**EXERCISE INSTRUCTIONS:** Rewrite the lines of the listing below as a JSON list of strings, one string per line, from the line containing "Is the dog's curled" through the end of the listing. Leave out blank lines.

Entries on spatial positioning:

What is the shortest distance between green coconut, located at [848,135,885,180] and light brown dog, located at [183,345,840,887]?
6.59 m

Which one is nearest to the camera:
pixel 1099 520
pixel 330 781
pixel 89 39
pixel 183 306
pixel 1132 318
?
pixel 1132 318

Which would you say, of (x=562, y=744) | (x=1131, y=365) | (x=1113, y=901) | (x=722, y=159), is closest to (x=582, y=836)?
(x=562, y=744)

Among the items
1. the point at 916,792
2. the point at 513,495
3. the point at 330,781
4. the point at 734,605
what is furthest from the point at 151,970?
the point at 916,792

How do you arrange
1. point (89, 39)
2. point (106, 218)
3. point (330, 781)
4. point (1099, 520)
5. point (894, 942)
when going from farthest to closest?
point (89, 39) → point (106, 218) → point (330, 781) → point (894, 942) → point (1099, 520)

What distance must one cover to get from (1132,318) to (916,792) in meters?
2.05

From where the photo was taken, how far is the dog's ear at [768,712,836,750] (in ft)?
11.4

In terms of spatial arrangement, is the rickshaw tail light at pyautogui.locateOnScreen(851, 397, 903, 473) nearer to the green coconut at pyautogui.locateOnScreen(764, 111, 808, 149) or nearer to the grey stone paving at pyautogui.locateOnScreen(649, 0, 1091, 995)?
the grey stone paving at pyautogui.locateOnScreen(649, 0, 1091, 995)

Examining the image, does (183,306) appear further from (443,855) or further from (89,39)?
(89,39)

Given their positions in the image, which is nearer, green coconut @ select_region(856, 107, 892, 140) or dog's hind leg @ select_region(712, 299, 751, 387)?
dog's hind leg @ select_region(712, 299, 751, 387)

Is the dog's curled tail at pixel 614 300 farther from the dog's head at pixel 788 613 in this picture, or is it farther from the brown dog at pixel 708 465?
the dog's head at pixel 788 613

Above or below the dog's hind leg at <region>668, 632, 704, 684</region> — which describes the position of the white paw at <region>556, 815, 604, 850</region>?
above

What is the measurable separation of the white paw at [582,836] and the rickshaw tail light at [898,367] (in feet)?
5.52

**EXERCISE RESPONSE:**
[
  "Is the dog's curled tail at pixel 614 300 farther from the dog's head at pixel 788 613 in this picture, or is it farther from the brown dog at pixel 708 465?",
  "the dog's head at pixel 788 613",
  "Above or below the dog's hind leg at <region>668, 632, 704, 684</region> — which describes the position of the white paw at <region>556, 815, 604, 850</region>?",
  "above",
  "What is the measurable separation of the white paw at [582,836] and the rickshaw tail light at [898,367] (in feet)?",
  "5.52"
]